Every program and project has a social world. The program managers, project managers, project teams, and stakeholders mutually agree on roles and interact based on those roles.
Great program managers sense, manage, and influence the social worlds across their projects. They bring order and understanding through conflict management and conflict resolution. Success is not guaranteed, and often teams clash as a new social order is established on every project. They heal divides that can grow under the stress of projects and increase the team’s problem solving ability.
Dr. Pearce, the inventor of the Coordinated Management of Meaning (CMM), explains the social world as a “dance between the two faces of the communication process: coordinating actions and making/managing meaning. A social world is the site where speech acts, episodes and forms of communication, selves and forms of consciousness, and relationships and minds are made.”
Our cultural differences and emotions significantly shape our social worlds.
The program and project manager with good emotional intelligence and cultural intelligence (EI/CI) can better understand and navigate the social worlds of the project team and the stakeholders. High EI/CI also aids in creating understanding in program/project management communications. A program manager or project manager with high EI/CI is more adept at creating understanding because they are self-aware while understanding other’s emotions.Thus, the program manager or project manager can test if the recipient of his or her communication has the requisite know-what, know-how, and know-why understanding of the intended messages.
Program managers and project managers with high EI/CI will be perceived as having a high ethos. Team members will see the high emotional intelligence and cultural intelligence even in the manager’s nonverbal communication. Being more aware of our feelings and other people’s feelings helps enhance our connection to others and make us more credible. Program managers and Project managers with high EI/CI can use pathos more effectively and make the logos portion of their communication more effective. The right balance of ethos, pathos, and logos makes the project manager more persuasive.
Along with increasing the program manager or project manager’s EI/CI, this course will aid the manager in using the tools of CMM. Dr.

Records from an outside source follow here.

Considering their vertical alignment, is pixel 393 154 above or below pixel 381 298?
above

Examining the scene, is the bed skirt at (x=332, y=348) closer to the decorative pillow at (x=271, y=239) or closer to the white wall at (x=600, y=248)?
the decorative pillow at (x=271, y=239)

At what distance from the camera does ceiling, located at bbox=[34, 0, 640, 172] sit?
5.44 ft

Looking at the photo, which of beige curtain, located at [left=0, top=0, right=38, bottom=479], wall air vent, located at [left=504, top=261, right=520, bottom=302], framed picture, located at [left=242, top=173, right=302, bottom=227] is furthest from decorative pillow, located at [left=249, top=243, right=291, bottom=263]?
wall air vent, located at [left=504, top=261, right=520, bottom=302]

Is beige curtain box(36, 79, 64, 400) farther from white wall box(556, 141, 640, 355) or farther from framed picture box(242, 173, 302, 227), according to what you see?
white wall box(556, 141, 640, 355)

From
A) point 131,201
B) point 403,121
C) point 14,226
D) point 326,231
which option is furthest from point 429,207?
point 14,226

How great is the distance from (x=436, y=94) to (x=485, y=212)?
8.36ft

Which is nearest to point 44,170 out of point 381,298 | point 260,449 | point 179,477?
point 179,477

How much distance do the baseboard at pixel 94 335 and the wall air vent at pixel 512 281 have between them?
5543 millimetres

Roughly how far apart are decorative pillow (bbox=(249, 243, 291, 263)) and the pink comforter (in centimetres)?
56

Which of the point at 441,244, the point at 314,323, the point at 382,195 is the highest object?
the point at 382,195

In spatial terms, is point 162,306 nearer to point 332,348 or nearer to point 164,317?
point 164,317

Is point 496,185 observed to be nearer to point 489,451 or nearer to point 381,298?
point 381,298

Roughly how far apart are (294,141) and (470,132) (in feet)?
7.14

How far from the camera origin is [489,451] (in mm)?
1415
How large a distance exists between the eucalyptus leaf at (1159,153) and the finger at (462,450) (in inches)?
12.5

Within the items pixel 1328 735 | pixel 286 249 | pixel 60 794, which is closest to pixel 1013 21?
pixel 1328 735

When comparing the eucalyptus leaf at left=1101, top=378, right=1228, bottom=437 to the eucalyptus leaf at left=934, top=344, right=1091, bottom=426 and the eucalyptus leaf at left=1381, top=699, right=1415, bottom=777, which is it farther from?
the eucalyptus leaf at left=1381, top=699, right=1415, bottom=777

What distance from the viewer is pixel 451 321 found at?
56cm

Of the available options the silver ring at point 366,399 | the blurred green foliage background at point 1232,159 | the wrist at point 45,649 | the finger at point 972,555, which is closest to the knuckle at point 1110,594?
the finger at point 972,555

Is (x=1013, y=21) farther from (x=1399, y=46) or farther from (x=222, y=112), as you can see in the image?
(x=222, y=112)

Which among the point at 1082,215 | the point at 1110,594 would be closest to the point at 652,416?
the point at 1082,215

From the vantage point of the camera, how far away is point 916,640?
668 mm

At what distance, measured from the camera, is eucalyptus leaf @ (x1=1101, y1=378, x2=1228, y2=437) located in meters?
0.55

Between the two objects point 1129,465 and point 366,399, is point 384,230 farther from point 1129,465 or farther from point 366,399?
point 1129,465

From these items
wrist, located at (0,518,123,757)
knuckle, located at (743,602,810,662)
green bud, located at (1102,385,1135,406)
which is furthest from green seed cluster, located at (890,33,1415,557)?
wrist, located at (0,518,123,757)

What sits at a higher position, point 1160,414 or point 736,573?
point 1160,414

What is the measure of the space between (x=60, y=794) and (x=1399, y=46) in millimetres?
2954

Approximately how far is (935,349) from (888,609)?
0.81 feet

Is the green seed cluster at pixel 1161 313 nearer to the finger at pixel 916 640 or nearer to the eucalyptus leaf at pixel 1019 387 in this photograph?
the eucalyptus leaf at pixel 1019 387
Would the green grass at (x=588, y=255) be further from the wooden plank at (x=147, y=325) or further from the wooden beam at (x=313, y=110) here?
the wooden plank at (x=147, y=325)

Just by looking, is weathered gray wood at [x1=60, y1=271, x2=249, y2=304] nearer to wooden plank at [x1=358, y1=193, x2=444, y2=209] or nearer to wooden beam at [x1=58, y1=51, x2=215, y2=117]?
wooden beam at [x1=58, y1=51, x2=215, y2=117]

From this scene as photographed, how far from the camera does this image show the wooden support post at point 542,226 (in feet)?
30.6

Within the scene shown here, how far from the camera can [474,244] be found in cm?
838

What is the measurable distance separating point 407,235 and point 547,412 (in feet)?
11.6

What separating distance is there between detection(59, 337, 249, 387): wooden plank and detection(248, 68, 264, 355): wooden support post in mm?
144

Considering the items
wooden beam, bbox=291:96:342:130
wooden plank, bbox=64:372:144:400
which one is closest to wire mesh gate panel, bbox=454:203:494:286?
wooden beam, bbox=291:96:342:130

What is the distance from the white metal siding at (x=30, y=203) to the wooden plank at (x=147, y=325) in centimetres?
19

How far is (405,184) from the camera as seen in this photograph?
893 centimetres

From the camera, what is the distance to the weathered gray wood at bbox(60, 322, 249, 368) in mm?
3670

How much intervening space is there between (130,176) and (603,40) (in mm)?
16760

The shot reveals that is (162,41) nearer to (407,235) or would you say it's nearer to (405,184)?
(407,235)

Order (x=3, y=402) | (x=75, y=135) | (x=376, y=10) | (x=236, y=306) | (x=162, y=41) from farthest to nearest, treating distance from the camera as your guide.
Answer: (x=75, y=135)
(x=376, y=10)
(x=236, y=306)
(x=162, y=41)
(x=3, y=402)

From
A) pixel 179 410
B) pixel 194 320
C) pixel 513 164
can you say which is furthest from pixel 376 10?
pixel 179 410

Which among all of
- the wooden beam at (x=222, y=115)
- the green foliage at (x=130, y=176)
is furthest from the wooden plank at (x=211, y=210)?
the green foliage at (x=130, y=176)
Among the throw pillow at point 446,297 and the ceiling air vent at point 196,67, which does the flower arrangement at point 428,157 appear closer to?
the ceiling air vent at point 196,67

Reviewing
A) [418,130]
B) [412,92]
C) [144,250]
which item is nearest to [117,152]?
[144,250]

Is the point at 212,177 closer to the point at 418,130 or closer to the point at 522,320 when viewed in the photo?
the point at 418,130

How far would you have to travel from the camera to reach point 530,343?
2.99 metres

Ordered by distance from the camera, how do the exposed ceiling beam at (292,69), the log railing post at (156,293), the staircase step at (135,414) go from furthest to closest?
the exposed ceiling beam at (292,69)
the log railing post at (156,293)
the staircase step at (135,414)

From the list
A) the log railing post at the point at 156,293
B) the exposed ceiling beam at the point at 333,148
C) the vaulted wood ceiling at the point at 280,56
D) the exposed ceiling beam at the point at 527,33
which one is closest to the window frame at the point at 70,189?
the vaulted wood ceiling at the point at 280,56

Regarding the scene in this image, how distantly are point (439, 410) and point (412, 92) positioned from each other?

Pearce created Coordinated Management of Meaning (CMM) in the mid-1970s. Over the years, CMM practitioners have created methods and tools to make the communication perspective visible. One such tool is SEAVA, which is an acronym for Storyboarding, Enriching, Analyzing, Visioning, and Acting. You can use the SEAVA tool to examine communication problems among your project team members and to generate a solution.
Understanding the different social worlds of your program and its project team members and stakeholders will help you create persuasive communications, have a positive impact, and increase understanding among the project team members and stakeholders. CMM will help you become a master of communication and persuasion.